In this Evercore ISI fireside chat, MARA CEO Fred Thiel traces how the company evolved from its legacy origins into the world’s largest Bitcoin miner operating across three continents. He frames MARA’s mission at the nexus of energy and compute: securing the Bitcoin network while acting as a flexible, grid-responsive load. Because MARA can curtail within minutes, its sites help balance peaks without peaker-plant price spikes. The company increasingly taps underused and waste energy — landfill methane, flare gas, agricultural byproducts — and recycles heat into industrial processes, driving down cost and emissions and, in some cases, approaching near-zero energy cost to compute.
Thiel details MARA’s technology stack and operating model. MARA is vertically integrated, from U.S.-designed ASICs and custom firmware to its own orchestration software, and is rolling out advanced immersion cooling that packs more compute into the same footprint and runs reliably in harsh climates, like in the UAE. That efficiency underpins growth and capital discipline as MARA shifts from an asset-light approach to owning the majority of its capacity through acquisitions, while expanding internationally via joint ventures and government partnerships.
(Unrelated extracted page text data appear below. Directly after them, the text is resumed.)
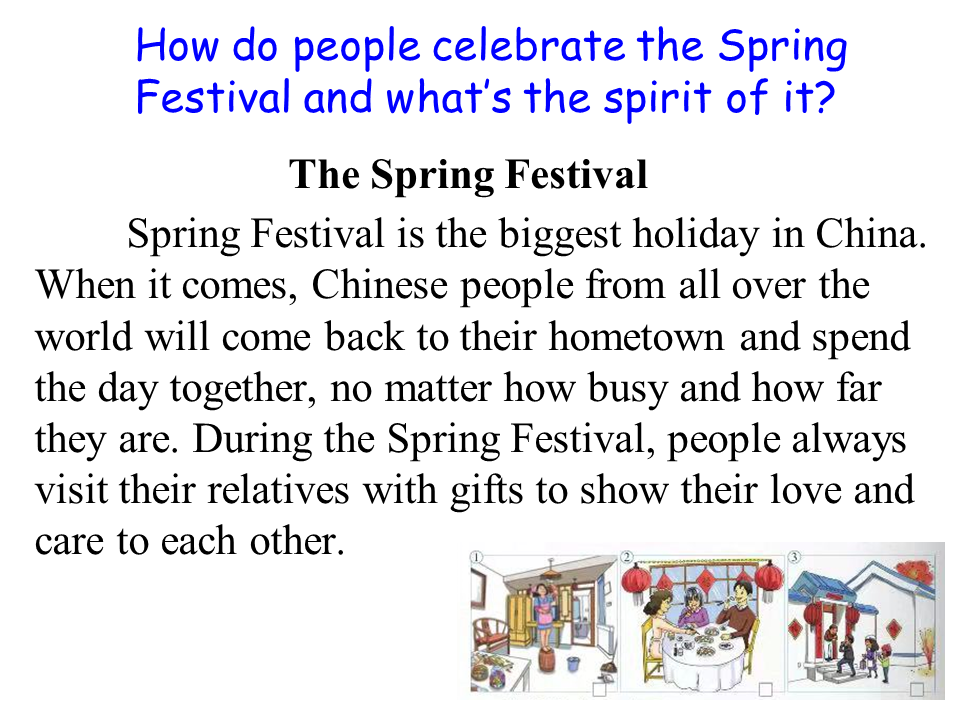 How do people celebrate the Spring Festival and what's the spirit of it?

The Spring Festival

Spring Festival is the biggest holiday in China. When it comes, Chinese people from all over the world will come back to their hometown and spend the day together, no matter how busy and how far they are. During the Spring Festival, people always visit their relatives with gifts to show their love and care to each other.

①

②

③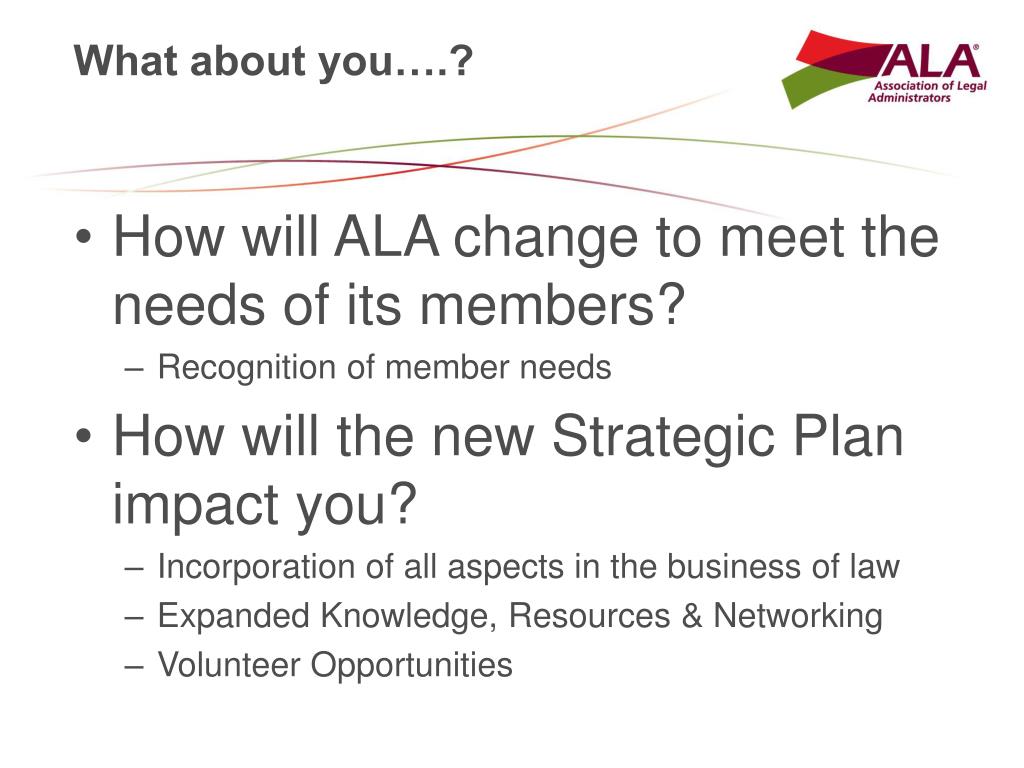 What about you….?

ALA®
Association of Legal Administrators

• How will ALA change to meet the needs of its members?
– Recognition of member needs
• How will the new Strategic Plan impact you?
– Incorporation of all aspects in the business of law
– Expanded Knowledge, Resources & Networking
– Volunteer Opportunities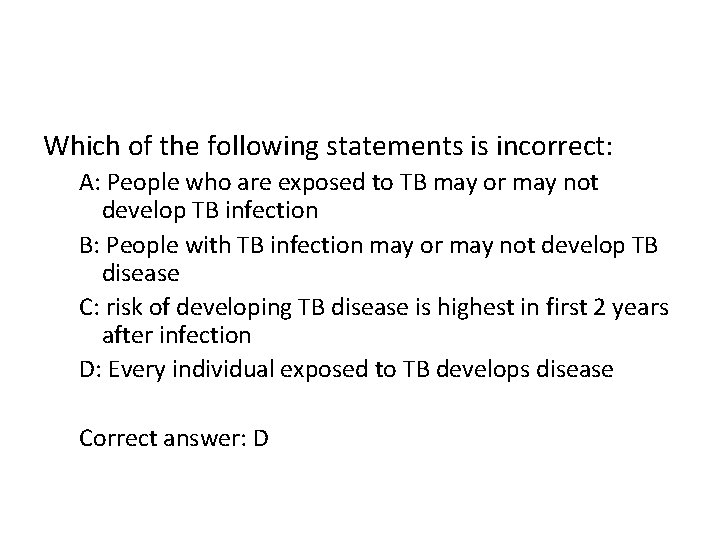 Which of the following statements is incorrect:

A: People who are exposed to TB may or may not develop TB infection

B: People with TB infection may or may not develop TB disease

C: risk of developing TB disease is highest in first 2 years after infection

D: Every individual exposed to TB develops disease

Correct answer: D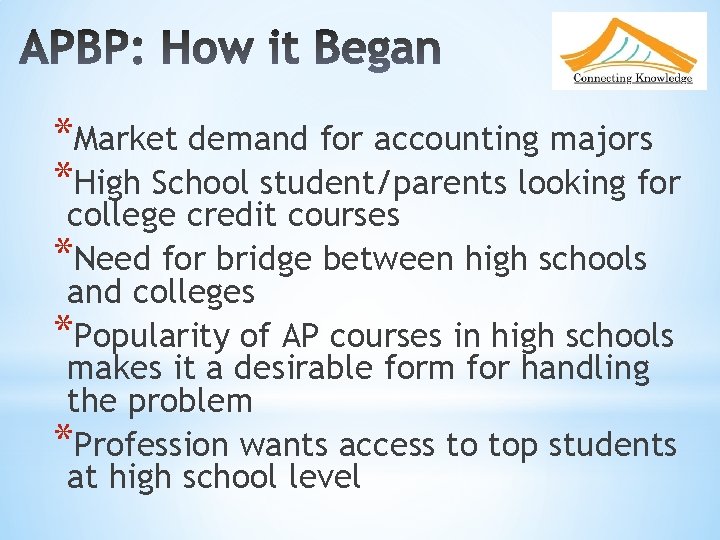 APBP: How it Began

Connecting Knowledge

*Market demand for accounting majors
*High School student/parents looking for college credit courses
*Need for bridge between high schools and colleges
*Popularity of AP courses in high schools makes it a desirable form for handling the problem
*Profession wants access to top students at high school level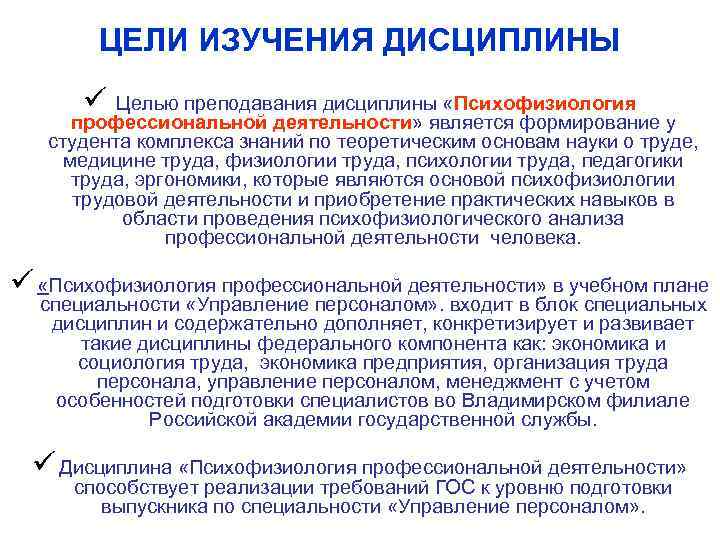 ЦЕЛИ ИЗУЧЕНИЯ ДИСЦИПЛИНЫ

✓ Целью преподавания дисциплины «Психофизиология профессиональной деятельности» является формирование у студента комплекса знаний по теоретическим основам науки о труде, медицине труда, физиологии труда, психологии труда, педагогики труда, эргономики, которые являются основой психофизиологии трудовой деятельности и приобретение практических навыков в области проведения психофизиологического анализа профессиональной деятельности человека.

✓ «Психофизиология профессиональной деятельности» в учебном плане специальности «Управление персоналом». входит в блок специальных дисциплин и содержательно дополняет, конкретизирует и развивает такие дисциплины федерального компонента как: экономика и социология труда, экономика предприятия, организация труда персонала, управление персоналом, менеджмент с учетом особенностей подготовки специалистов во Владимирском филиале Российской академии государственной службы.

✓ Дисциплина «Психофизиология профессиональной деятельности» способствует реализации требований ГОС к уровню подготовки выпускника по специальности «Управление персоналом».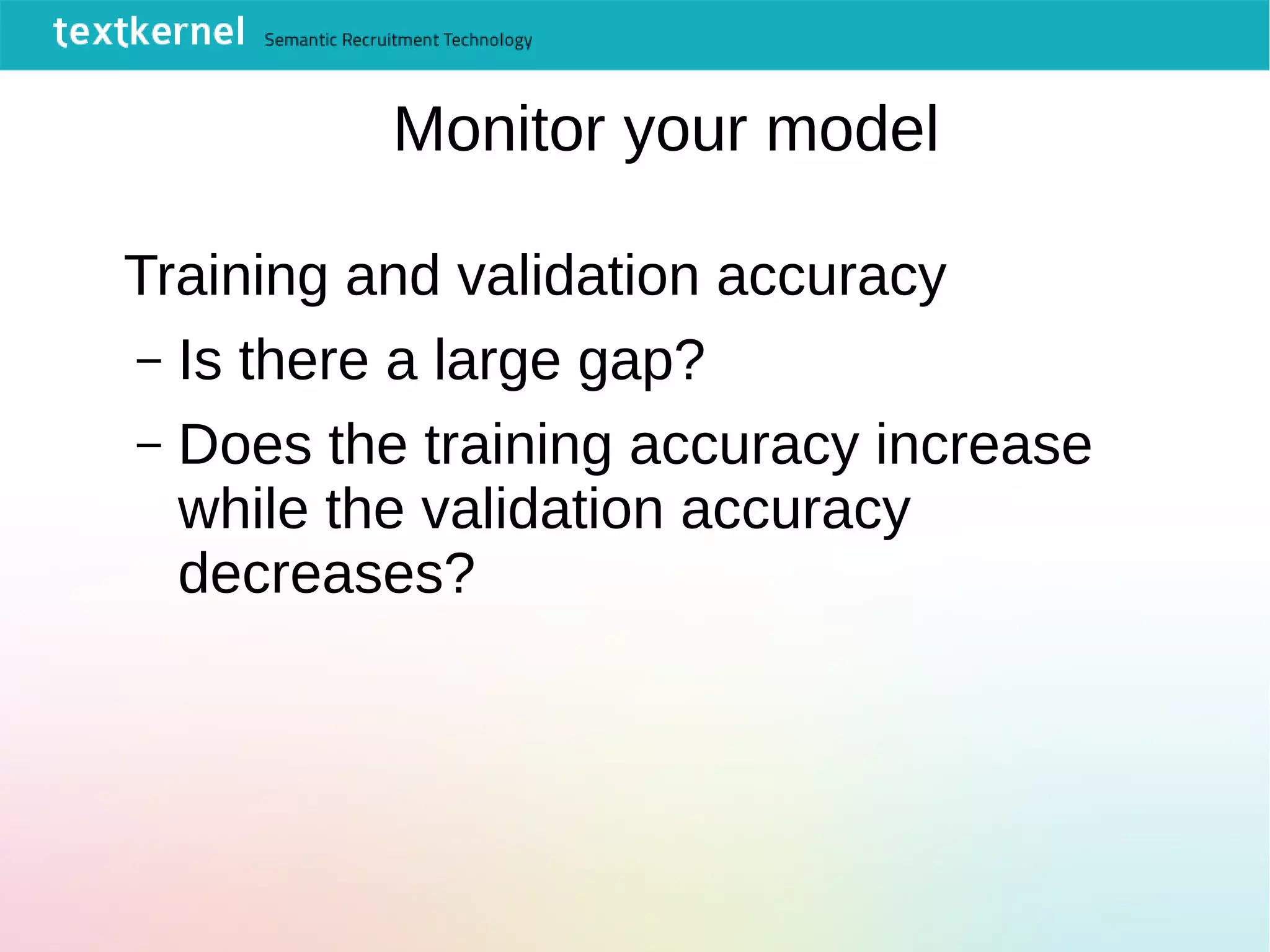 textkernel Semantic Recruitment Technology

Monitor your model

Training and validation accuracy

– Is there a large gap?

– Does the training accuracy increase while the validation accuracy decreases?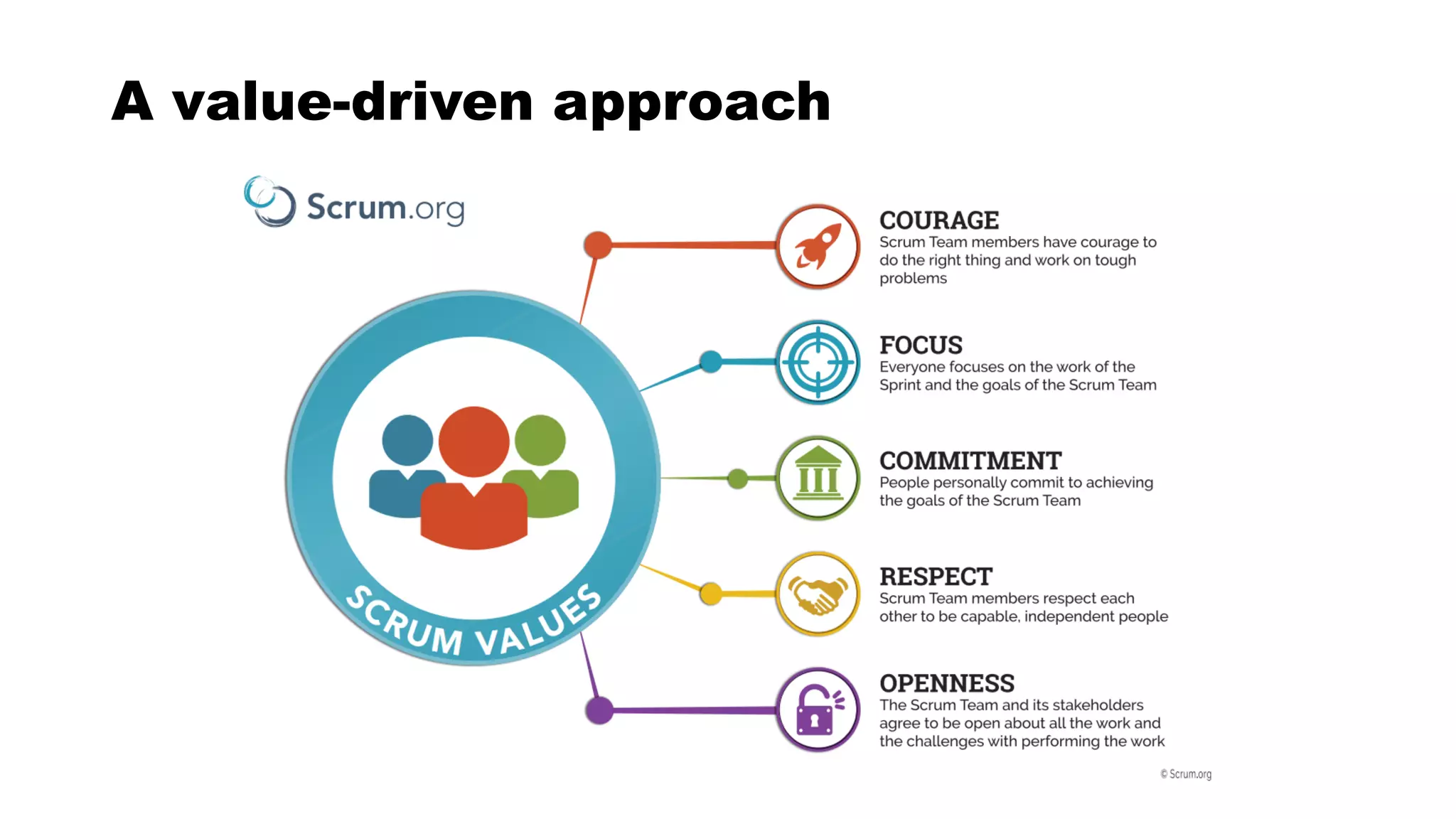 A value-driven approach

Scrum.org

SCRUM VALUES

COURAGE
Scrum Team members have courage to do the right thing and work on tough problems

FOCUS
Everyone focuses on the work of the Sprint and the goals of the Scrum Team

COMMITMENT
People personally commit to achieving the goals of the Scrum Team

RESPECT
Scrum Team members respect each other to be capable, independent people

OPENNESS
The Scrum Team and its stakeholders agree to be open about all the work and the challenges with performing the work

© Scrum.org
On milestones and financials, Thiel points to higher energized-hash-rate targets, continued post-halving cost optimization, and diversification beyond traditional mining (technology sales, energy trading, heat reuse). He explains MARA’s treasury approach: holding a significant Bitcoin position now marked-to-market, and notes the stock often trades as a leveraged proxy on BTC. Near-term focus: double-digit exahash growth, more owned capacity, and proof points from energy-harvesting and technology businesses that make MARA more resilient through cycles.